My Sojourn through Bipolar Illness – Family Then (part two)

As an additional exception to the “normal life” rule, my stepmother and my father died respectively in 1988 and 1989 of cancer.  I did not have the opportunity to work through the bipolar illness with them as their deaths were within a few years of my diagnosis.  I remember feeling secure in the fact that I was able to survive my father’s illness and death without a major hospitalization or illness breakthrough. 

On the other hand, my mother and step-dad were quite present in my life from 1985 forward.  Over the next 30 years until my stepfather’s death in the spring of 2013, I would continue to develop relationships with each of them as individuals and with both of them together as parents.  Granted, they did not always know what to do to help me through my bipolar episodes.  Quite frankly, no one did.  But they never stopped trying both as a couple and as individuals.  In any case, I always felt loved if not understood. 

My sister Jane in particular was a huge help during the early years of my illness and always provided an open door for me when I was ill.  This was when I was in my mini-break period from about 1988 to 1995 and stayed with her and her family for 3 to 7 days at a time about twice a year.  This time with care in a family environment gave me the confidence to begin to seize control of my illness outside of a hospital environment but still taking meds.  

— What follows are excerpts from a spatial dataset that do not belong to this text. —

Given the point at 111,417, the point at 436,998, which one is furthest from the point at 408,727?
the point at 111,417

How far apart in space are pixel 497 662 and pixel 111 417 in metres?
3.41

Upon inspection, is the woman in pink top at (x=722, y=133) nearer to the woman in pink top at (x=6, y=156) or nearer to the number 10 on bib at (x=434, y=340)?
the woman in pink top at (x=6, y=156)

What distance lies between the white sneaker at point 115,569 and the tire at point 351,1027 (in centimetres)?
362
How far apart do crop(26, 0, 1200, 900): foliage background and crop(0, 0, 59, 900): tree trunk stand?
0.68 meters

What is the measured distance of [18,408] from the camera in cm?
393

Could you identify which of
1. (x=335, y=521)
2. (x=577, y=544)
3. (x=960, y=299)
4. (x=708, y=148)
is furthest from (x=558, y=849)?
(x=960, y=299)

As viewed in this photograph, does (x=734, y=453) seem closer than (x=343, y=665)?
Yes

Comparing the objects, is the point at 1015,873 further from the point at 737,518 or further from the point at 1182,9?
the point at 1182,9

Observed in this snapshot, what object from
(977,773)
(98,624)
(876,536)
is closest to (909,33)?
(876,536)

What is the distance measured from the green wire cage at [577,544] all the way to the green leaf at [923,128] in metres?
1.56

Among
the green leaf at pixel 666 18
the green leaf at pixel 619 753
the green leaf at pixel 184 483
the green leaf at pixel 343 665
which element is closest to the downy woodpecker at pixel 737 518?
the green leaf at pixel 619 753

Later throughout the difficulties of the postpartum period and forward, my Mom and Step-Dad played an integral role in supporting me through my illness.  After two years into my daughter’s birth, my parents moved back to Augusta to be present in her life.  Weekly dinners together helped form bonds that were stronger than the bipolar illness itself.  My relationship with my Mom grew and grew as she became more involved as a grandmother and I had the opportunity to witness the development of that relationship.  Since the death of my step-father seven years ago, we continue to get together with my Mom on a weekly basis, sometimes more often.  Covid-19 has changed this frequency some – so we talk by phone at least once a day.